BRANO SCELTO.

Dopo aver partecipato al FAF, è possibile partecipare ai Gruppi di Auto Aiuto, che sono piccoli gruppi di persone che hanno in comune l’esperienza del disagio psichico come familiari. Sono occasioni per rispondere ad un bisogno, superare un problema, ottenere un cambiamento attraverso l’aiuto reciproco.
Sono guidati da facilitatori con una formazione specifica e la supervisione di un professionista. I facilitatori frequentano corsi annuali di aggiornamento all’interno di un programma di formazione permanente.
La partecipazione ai gruppi è gratuita.
Supporto emotivo per:
Superare l’isolamento e la solitudine.
Mettere in comune le esperienze e imparare a parlarne.
Aumentare la fiducia in sé e l’autostima.
Scambio di informazioni e consigli per:
Conoscere meglio la malattia mentale e le sue terapie.
Consolidare la ripresa e facilitare la riabilitazione trovando strategie da utilizzare nei momenti difficili.
Migliorare il rapporto paziente-medico.
Creazione di una rete di solidarietà.
Miglioramento della qualità della vita.

DATI FORNITI.
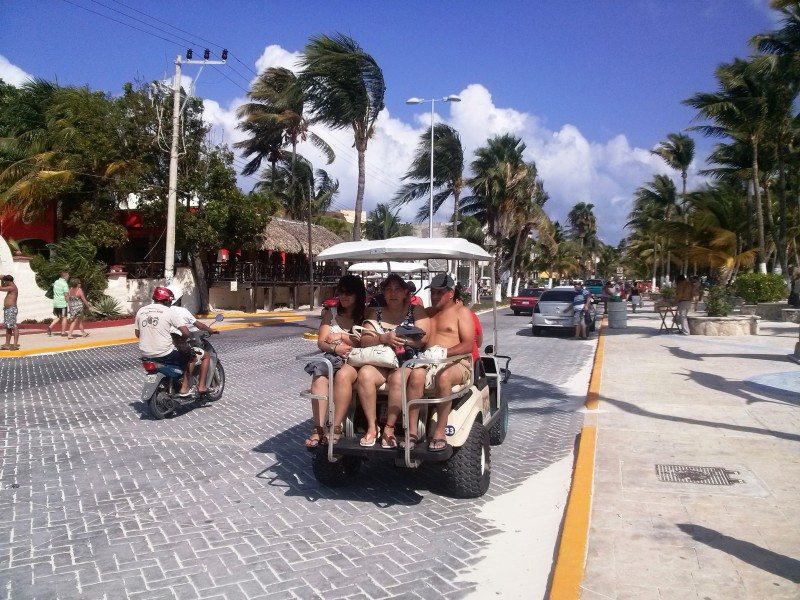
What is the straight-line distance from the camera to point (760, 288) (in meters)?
27.4

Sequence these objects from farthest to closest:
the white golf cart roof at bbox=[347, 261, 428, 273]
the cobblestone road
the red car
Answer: the red car → the white golf cart roof at bbox=[347, 261, 428, 273] → the cobblestone road

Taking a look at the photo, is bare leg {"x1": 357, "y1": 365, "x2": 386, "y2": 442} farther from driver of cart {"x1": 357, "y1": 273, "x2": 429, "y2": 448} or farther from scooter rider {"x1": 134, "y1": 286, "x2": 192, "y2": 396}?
scooter rider {"x1": 134, "y1": 286, "x2": 192, "y2": 396}

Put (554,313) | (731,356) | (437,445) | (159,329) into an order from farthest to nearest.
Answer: (554,313) < (731,356) < (159,329) < (437,445)

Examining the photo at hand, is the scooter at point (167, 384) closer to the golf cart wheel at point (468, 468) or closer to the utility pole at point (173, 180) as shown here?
the golf cart wheel at point (468, 468)

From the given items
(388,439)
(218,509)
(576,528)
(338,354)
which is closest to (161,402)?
(218,509)

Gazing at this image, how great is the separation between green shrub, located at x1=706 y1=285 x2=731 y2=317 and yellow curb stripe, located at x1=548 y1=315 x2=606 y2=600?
13.5 metres

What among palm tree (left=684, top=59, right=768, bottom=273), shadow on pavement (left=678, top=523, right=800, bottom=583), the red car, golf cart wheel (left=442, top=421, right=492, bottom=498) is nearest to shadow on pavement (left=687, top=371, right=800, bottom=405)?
shadow on pavement (left=678, top=523, right=800, bottom=583)

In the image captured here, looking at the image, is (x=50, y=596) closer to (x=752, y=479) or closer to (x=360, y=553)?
(x=360, y=553)

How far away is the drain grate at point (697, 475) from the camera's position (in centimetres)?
609

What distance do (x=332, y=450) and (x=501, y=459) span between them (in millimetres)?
2350

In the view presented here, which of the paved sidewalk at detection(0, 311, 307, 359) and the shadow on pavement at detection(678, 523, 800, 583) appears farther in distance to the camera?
the paved sidewalk at detection(0, 311, 307, 359)

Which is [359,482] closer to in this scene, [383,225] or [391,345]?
[391,345]

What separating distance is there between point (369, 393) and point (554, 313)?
17.1 m

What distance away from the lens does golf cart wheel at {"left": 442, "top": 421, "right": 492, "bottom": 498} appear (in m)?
5.68
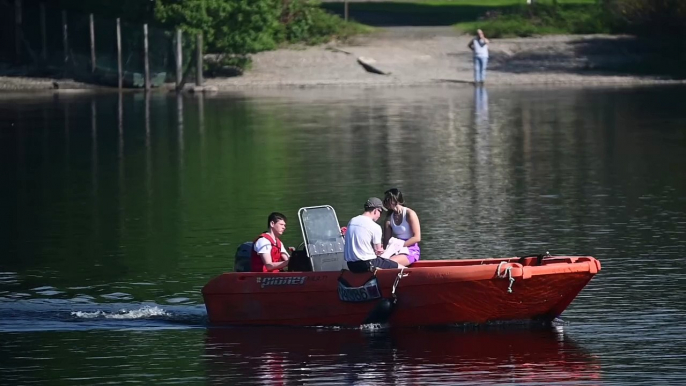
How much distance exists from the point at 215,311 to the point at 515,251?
18.3 feet

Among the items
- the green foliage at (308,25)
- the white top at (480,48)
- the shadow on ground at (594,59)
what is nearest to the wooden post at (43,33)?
the green foliage at (308,25)

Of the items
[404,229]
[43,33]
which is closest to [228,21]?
[43,33]

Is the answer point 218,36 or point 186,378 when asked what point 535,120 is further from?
point 186,378

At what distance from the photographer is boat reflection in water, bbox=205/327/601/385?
13.8 metres

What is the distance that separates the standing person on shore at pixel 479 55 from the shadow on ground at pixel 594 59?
7.58 ft

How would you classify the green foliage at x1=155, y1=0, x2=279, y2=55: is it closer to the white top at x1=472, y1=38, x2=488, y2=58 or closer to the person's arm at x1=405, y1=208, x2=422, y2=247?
the white top at x1=472, y1=38, x2=488, y2=58

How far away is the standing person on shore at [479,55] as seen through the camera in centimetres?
4997

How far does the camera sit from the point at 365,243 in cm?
1587

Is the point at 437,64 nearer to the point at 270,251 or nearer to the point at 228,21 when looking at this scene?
the point at 228,21

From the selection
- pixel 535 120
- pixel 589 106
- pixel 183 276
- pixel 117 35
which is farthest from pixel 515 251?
pixel 117 35

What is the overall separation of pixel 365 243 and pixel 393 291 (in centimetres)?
66

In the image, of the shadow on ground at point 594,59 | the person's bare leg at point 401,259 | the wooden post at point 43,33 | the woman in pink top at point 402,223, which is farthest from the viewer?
the shadow on ground at point 594,59

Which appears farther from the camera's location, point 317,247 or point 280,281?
point 317,247

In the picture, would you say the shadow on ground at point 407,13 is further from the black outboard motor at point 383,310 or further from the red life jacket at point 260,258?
the black outboard motor at point 383,310
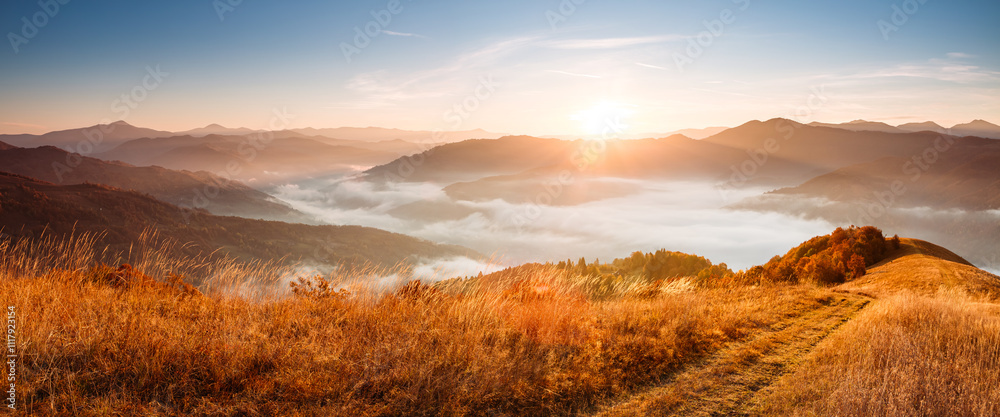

APPLICA QUANTO LETTO.
1) Rispondi alle domande seguenti sul testo sui Gruppi di Auto Aiuto.
(a) Dopo aver partecipato a che cosa è possibile entrare nei Gruppi di Auto Aiuto?
(b) Da chi sono guidati i gruppi?
(c) Quanto costa partecipare ai gruppi?
2) Trascrivi senza modifiche la parte del testo sui Gruppi di Auto Aiuto che comincia con le parole "La partecipazione ai" e termina con "imparare a parlarne.".
Il materiale riportato è distinto dal testo sui Gruppi di Auto Aiuto e va considerato a parte.

RISPOSTE PER NUMERO.
1)
(a) Al FAF.
(b) Da facilitatori con una formazione specifica e la supervisione di un professionista.
(c) Nulla, perché la partecipazione è gratuita.

2)
La partecipazione ai gruppi è gratuita.
Supporto emotivo per:
Superare l’isolamento e la solitudine.
Mettere in comune le esperienze e imparare a parlarne.